Shah has $400 billion of government funds to pour into businesses touting greenenergy projects.…
The source of Shah’s financial firepower is the Energy Department’s Loan Programs Office, an overlooked piece of the Biden administration’s strategy to address climate change. Largely quiescent for almost a decade, the office is designed to finance businesses that are important to the country’s energy transition but unable to borrow from traditional lenders, often because their technology is seen as too risky or because the terms are too onerous.…
Some were reluctant to apply, worried about the complicated approval process and the risks of taking a government loan. Shah, eager to get funds out the door, can be impatient. In September, he pressed a startup company that has a plan for recycling batteries to borrow hundreds of millions of dollars from the federal government to construct a plant.
—Wall Street Journal, July 3, 2023
Cuomonomics
New York spent nearly $1 billion over the past decade on Elon Musk’s ambitious plan for what was supposed to be the largest solar-panel factory in the Western Hemisphere, one of the largest-ever public cash outlays of its kind.
“You almost have to pinch yourself, right?” New York’s then-Gov. Andrew Cuomo said at a construction ceremony for the factory in 2015. “That this is too good to be true.”
Eight years later, that looks like a pretty good assessment.…
A state comptroller’s audit found just 54 cents of economic benefit for every subsidy dollar spent on the factory, which rose on the site of an old steel mill. External auditors have written down nearly all of New York’s investment.

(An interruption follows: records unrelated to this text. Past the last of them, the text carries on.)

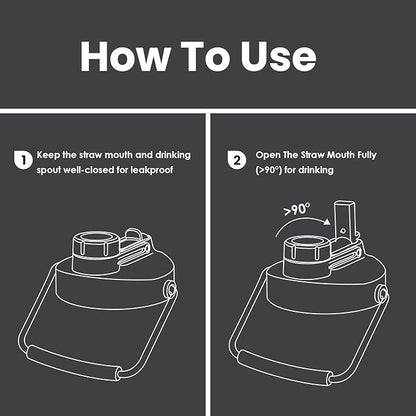 How To Use

1 Keep the straw mouth and drinking spout well-closed for leakproof

2 Open The Straw Mouth Fully (>90°) for drinking

>90°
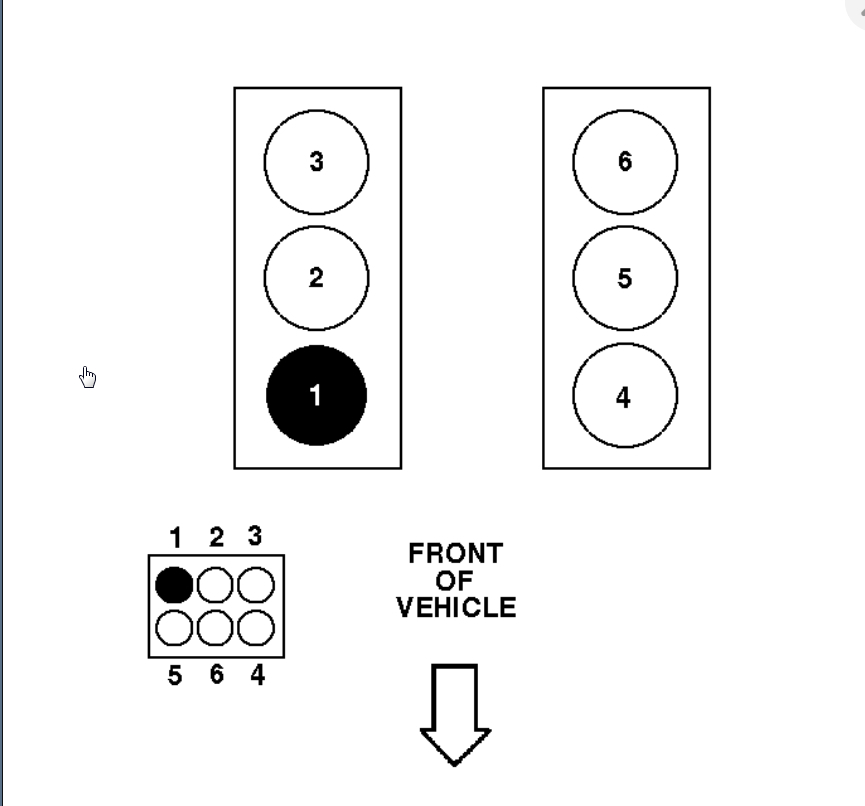 3
2
1

6
5
4

1 2 3
5 6 4

FRONT
OF
VEHICLE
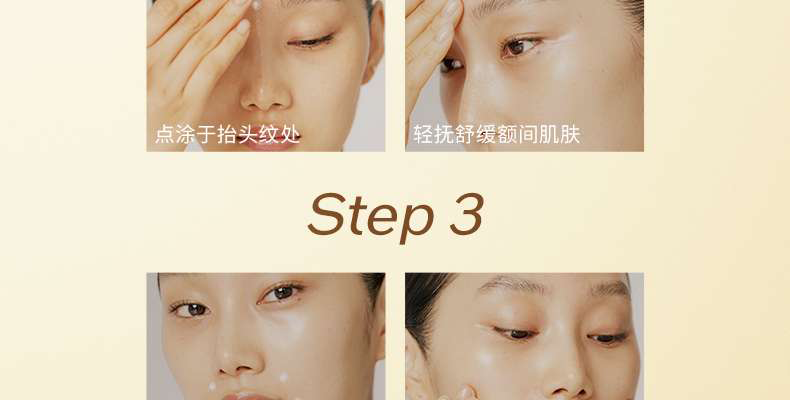 点涂于抬头纹处

轻抚舒缓额间肌肤

Step 3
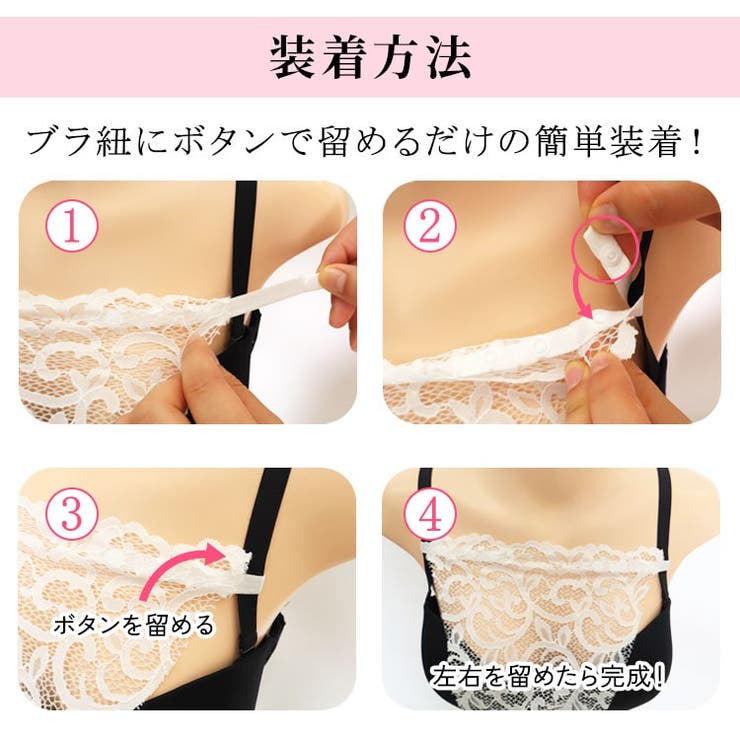 装着方法

ブラ紐にボタンで留めるだけの簡単装着！

①

②

③

ボタンを留める

④

左右を留めたら完成！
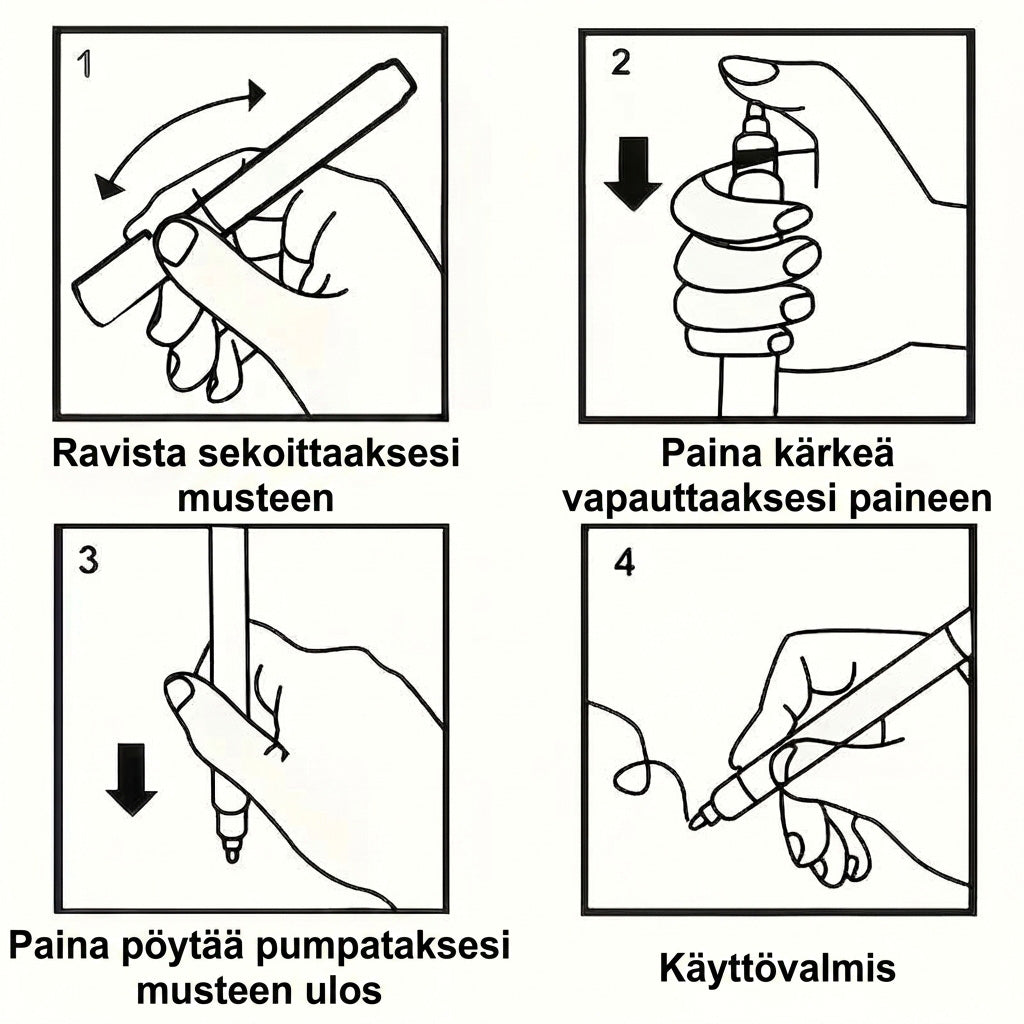 1

Ravista sekoittaaksesi musteen

2

Paina kärkeä vapauttaaksesi paineen

3

Paina pöytää pumpataksesi musteen ulos

4

Käyttövalmis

—Wall Street Journal, July 6, 2023
Thank You, Taxpayers in the Other States, for Fixing Our Local Roads
Rep. Robert B. Aderholt (R‑AL.), a top appropriator, delighted in the receipt of $1.6 million to replace a bridge in Courtland, Ala., noting in a release that he is “always happy to support this type of funding in Congress”—even though he voted against the infrastructure law that expanded the RAISE program.
And Rep. Sam Graves (R‑MO.), the chairman of the House’s powerful Transportation Committee, said he was “proud” to share the news that the city of Maryville would receive $1.3 million to repair its portion of a local highway.
—Washington Post, July 9, 2023
Coincidence?
China’s AI development lags far behind its Western counterparts in many sectors, analysts say. But there is one area where Beijing has gotten ahead of Washington, and that’s putting regulations on the AI industry.